▸ **WHAT THE TASK REQUIRES**: Because only the text is wanted, repeat the records below exactly and omit the pictures.

** DATA FOR REVIEW follows **

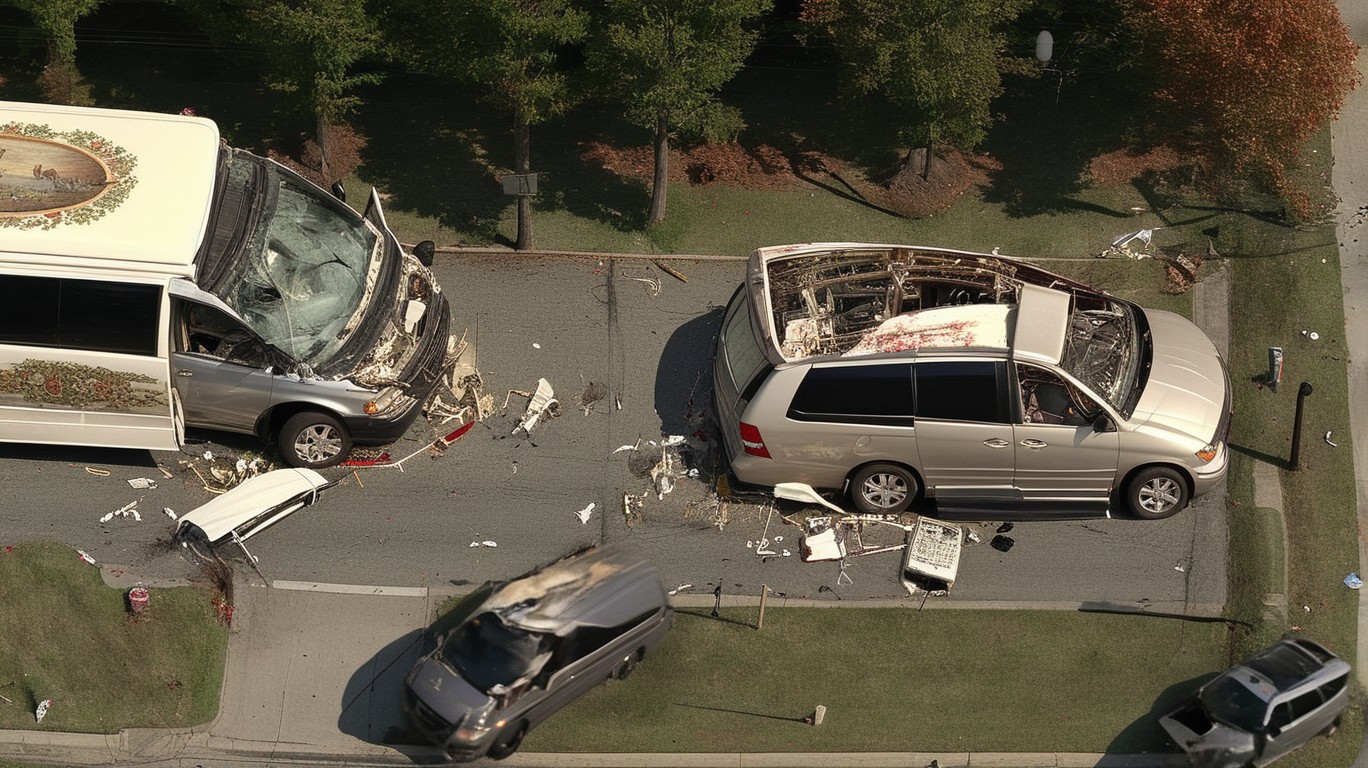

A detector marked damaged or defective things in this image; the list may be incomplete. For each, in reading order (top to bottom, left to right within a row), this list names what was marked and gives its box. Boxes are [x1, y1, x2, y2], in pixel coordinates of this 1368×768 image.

crushed roof of minivan [1, 100, 218, 275]
damaged car frame [0, 98, 459, 465]
shattered windshield [213, 156, 377, 364]
damaged car frame [722, 242, 1236, 517]
shattered windshield [1056, 298, 1143, 413]
shattered windshield [437, 613, 544, 692]
damaged car frame [402, 544, 670, 761]
shattered windshield [1203, 673, 1274, 733]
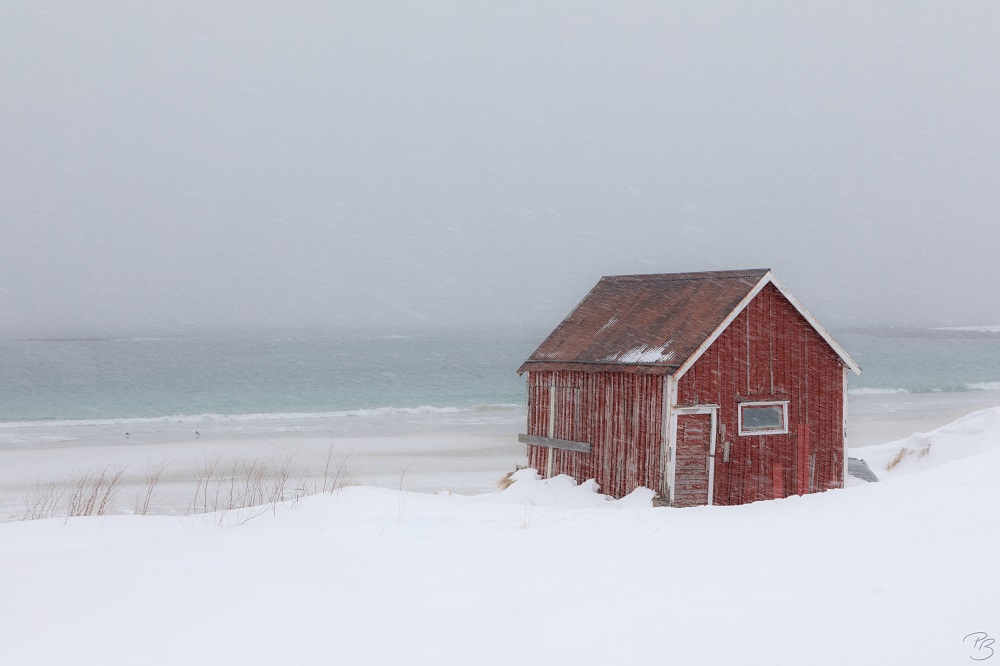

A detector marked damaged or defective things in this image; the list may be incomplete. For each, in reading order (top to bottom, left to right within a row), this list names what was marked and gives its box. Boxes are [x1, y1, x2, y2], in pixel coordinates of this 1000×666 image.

rusty metal roof [520, 268, 768, 374]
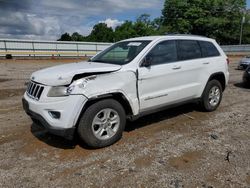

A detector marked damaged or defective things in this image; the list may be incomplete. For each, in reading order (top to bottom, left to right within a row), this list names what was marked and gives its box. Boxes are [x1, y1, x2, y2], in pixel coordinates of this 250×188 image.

crumpled hood [30, 61, 121, 85]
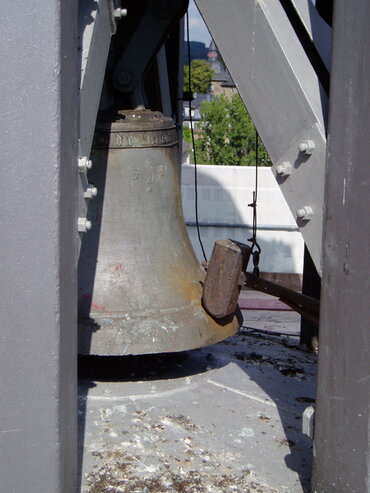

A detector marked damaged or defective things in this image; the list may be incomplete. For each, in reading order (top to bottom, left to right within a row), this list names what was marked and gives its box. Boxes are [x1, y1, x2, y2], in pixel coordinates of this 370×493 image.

rust stain on bell [77, 111, 240, 356]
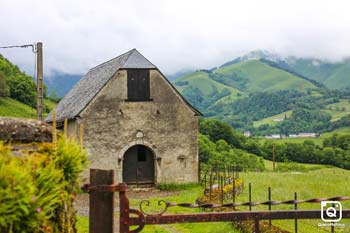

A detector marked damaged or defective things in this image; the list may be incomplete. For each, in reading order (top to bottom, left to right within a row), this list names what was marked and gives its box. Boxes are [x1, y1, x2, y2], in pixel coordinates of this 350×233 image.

rusted pole [89, 169, 114, 233]
rusty metal gate [82, 169, 350, 233]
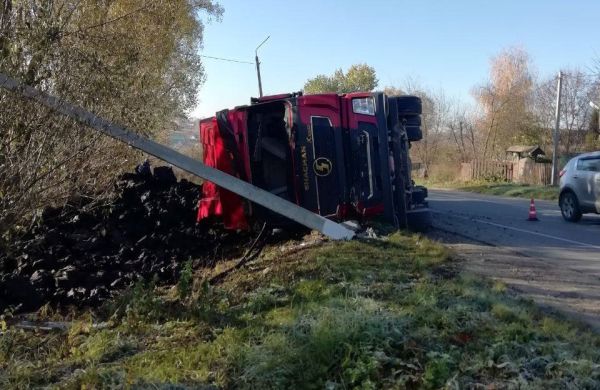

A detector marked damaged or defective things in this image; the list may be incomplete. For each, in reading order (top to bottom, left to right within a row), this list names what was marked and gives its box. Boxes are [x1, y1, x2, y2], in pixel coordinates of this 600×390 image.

overturned red truck [198, 91, 432, 232]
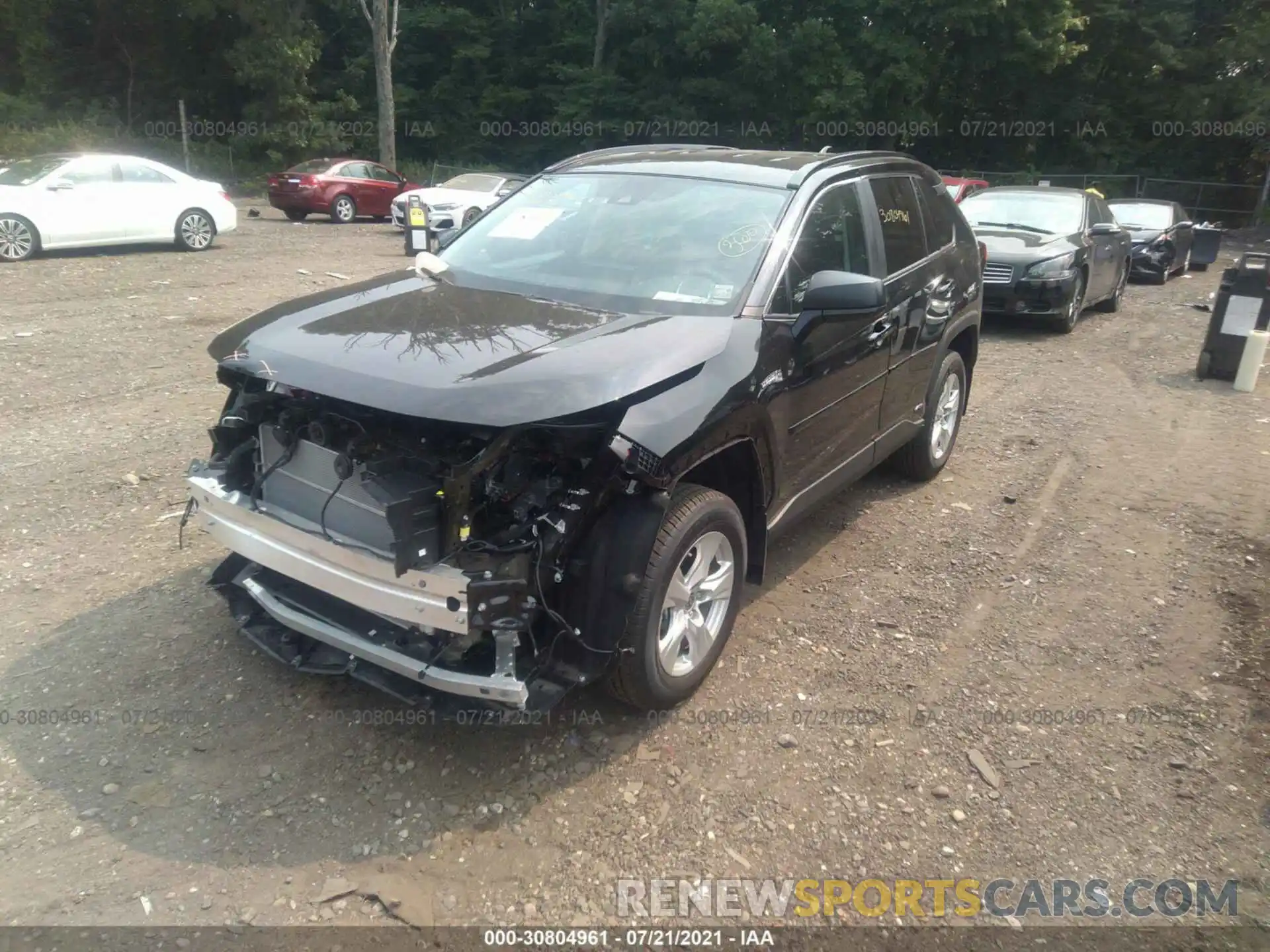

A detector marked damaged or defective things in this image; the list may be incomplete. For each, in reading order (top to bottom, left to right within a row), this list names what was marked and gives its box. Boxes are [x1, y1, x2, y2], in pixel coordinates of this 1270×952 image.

damaged bumper cover [185, 467, 530, 711]
crumpled front end [187, 368, 675, 711]
damaged black suv [188, 145, 980, 715]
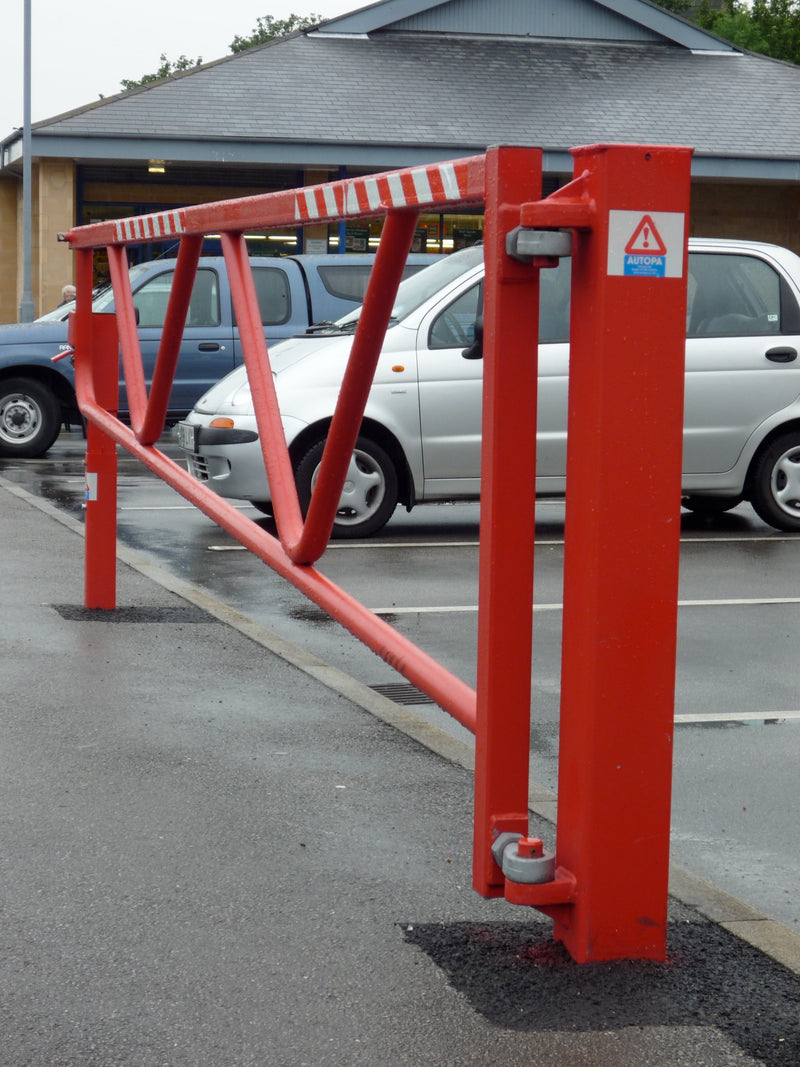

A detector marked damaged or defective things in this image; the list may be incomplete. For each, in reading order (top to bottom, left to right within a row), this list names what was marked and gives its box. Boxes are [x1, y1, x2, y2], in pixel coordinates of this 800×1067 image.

black asphalt patch [50, 601, 219, 623]
black asphalt patch [407, 913, 800, 1062]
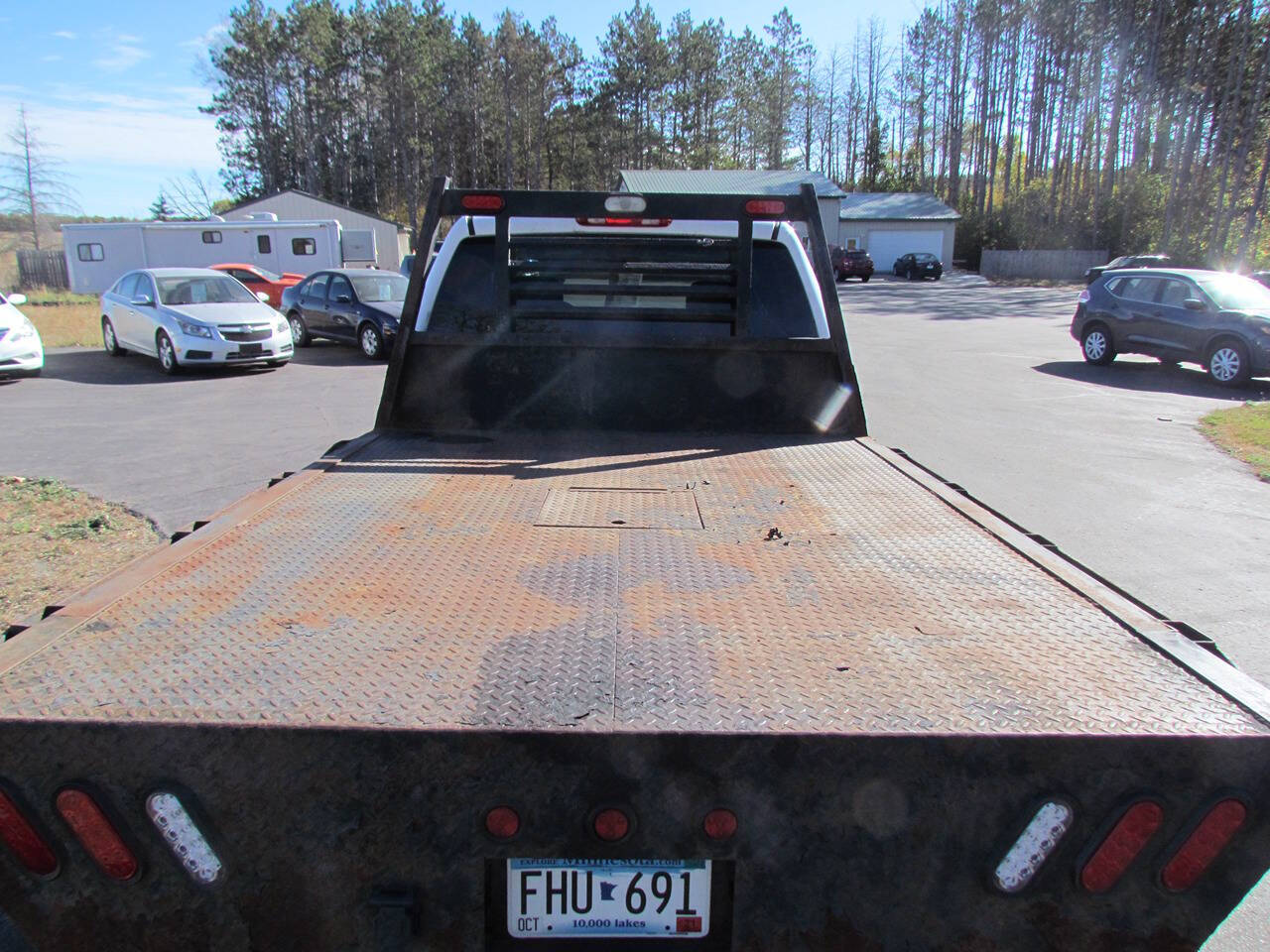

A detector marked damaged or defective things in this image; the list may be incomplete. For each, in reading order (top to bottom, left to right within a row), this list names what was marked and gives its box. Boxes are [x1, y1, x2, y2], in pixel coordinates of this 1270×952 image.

rusted metal surface [2, 432, 1262, 738]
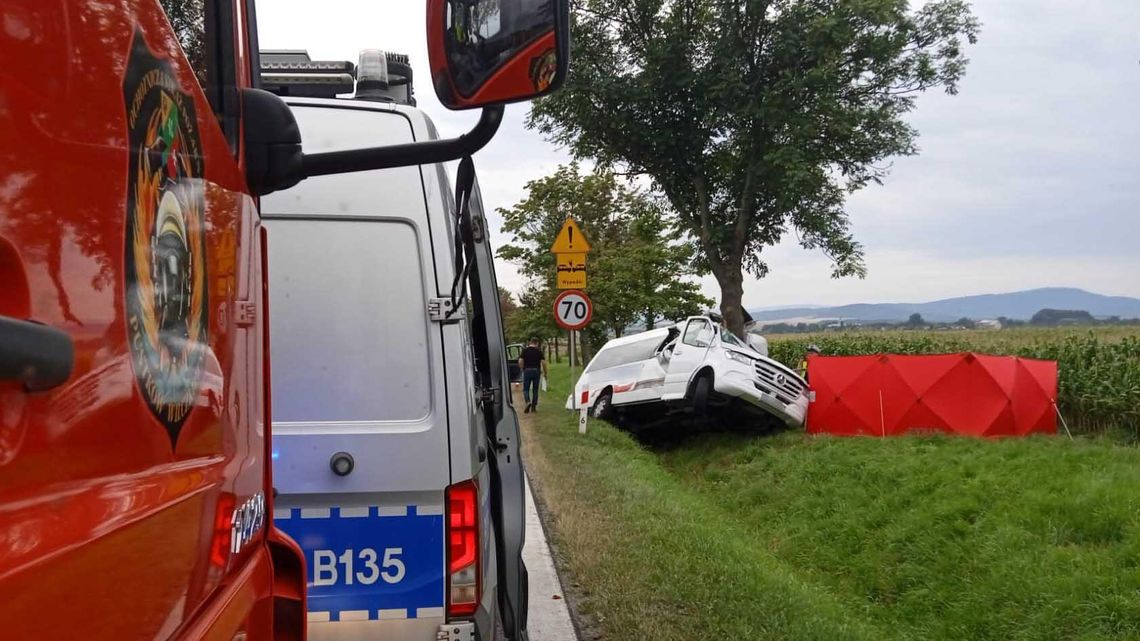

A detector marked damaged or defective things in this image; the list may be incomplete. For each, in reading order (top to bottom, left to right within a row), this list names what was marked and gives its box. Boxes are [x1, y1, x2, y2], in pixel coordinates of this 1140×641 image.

crashed white van [570, 312, 811, 426]
crashed van wheel [592, 390, 611, 419]
crashed van wheel [688, 374, 706, 415]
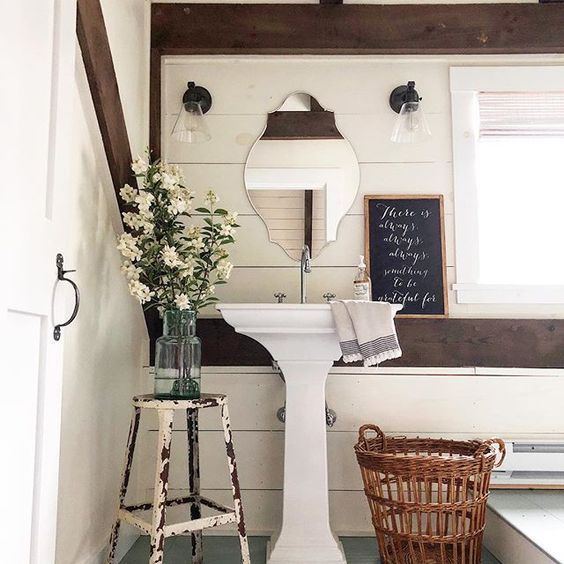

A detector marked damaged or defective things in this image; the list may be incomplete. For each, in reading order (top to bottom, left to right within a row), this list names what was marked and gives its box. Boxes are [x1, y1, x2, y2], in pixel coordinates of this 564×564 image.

chipped paint stool top [106, 392, 251, 564]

** End of DATA FOR REVIEW **

▸ **TASK SOLUTION**:
A detector marked damaged or defective things in this image; the list may be incomplete. For each, in reading order (top to bottom, left to right within a row), this list names what was marked and gives its box. Boxes are [x1, y1, x2, y2], in pixel coordinates of this 1368×768 image.

crushed roof of minivan [1, 100, 218, 275]
damaged car frame [0, 98, 459, 465]
shattered windshield [213, 156, 377, 364]
damaged car frame [722, 242, 1236, 517]
shattered windshield [1056, 298, 1143, 413]
shattered windshield [437, 613, 544, 692]
damaged car frame [402, 544, 670, 761]
shattered windshield [1203, 673, 1274, 733]

A detector marked damaged or defective things in this image; the list may be incomplete. For each, in reading order (top to bottom, left to right within a row), this list names what was marked and gives its box. Boxes are [x1, y1, x2, y2], in pixel coordinates of this 1000×666 image.

rusty metal roof [520, 268, 768, 374]

A detector marked damaged or defective things in this image; the list may be incomplete. For each, in reading order (top to bottom, left to right within a row), this list names what was marked and gives its box. Boxes are [x1, y1, x2, y2], in pixel coordinates of this 250×188 image.

crumpled hood [30, 61, 121, 85]

A detector marked damaged or defective things in this image; the list may be incomplete. For each, in reading order (top to bottom, left to right within a row), this list names what was marked and gives its box. Boxes are [x1, y1, x2, y2], in pixel coordinates of this 370×493 image.

rust stain on bell [77, 111, 240, 356]

A detector marked damaged or defective things in this image; the list may be incomplete. For each, in reading order (top to bottom, left to right within a row), this list names what was marked and gives its box. Boxes are [x1, y1, x2, y2], in pixel coordinates of this 350×233 image.

rusted pole [89, 169, 114, 233]
rusty metal gate [82, 169, 350, 233]

A detector marked damaged or defective things in this image; the list may be incomplete. For each, in reading order (top to bottom, left to right within a row), this list names what was marked and gives its box. Boxes are [x1, y1, x2, y2], in pixel coordinates of this 600×390 image.

overturned red truck [198, 91, 432, 232]

A detector marked damaged or defective things in this image; the list may be incomplete. For each, in reading order (top to bottom, left to right within a row), this list names what was marked and gives its box. Boxes are [x1, y1, x2, y2], in pixel coordinates of this 1270×952 image.

damaged bumper cover [185, 467, 530, 711]
crumpled front end [187, 368, 675, 711]
damaged black suv [188, 145, 980, 715]

A detector marked damaged or defective things in this image; the list may be incomplete. For each, in reading order (top to bottom, left to right within a row), this list names what was marked and gives its box. Boxes are [x1, y1, x2, y2], in pixel coordinates of this 800×1067 image.

black asphalt patch [50, 601, 219, 623]
black asphalt patch [407, 913, 800, 1062]

A detector marked damaged or defective things in this image; the list may be incomplete. For each, in reading order (top to bottom, left to right within a row), this list names what was marked and gives its box. Boxes are [x1, y1, x2, y2], in pixel coordinates of this 1270×952 image.

rusted metal surface [2, 432, 1262, 738]

A detector marked damaged or defective things in this image; the list may be incomplete. For each, in reading order (top to bottom, left to right within a row), this list names what was marked and gives its box. Boxes are [x1, y1, x2, y2], in pixel coordinates of this 1140×641 image.

crashed white van [570, 312, 811, 426]
crashed van wheel [592, 390, 611, 419]
crashed van wheel [688, 374, 706, 415]

A detector marked damaged or defective things in this image; the list may be incomplete. For each, in reading order (top to bottom, left to right within a row), this list names what was marked and gives its box. Boxes are [x1, y1, x2, y2], in pixel coordinates of this 564×564 image.

chipped paint stool top [106, 392, 251, 564]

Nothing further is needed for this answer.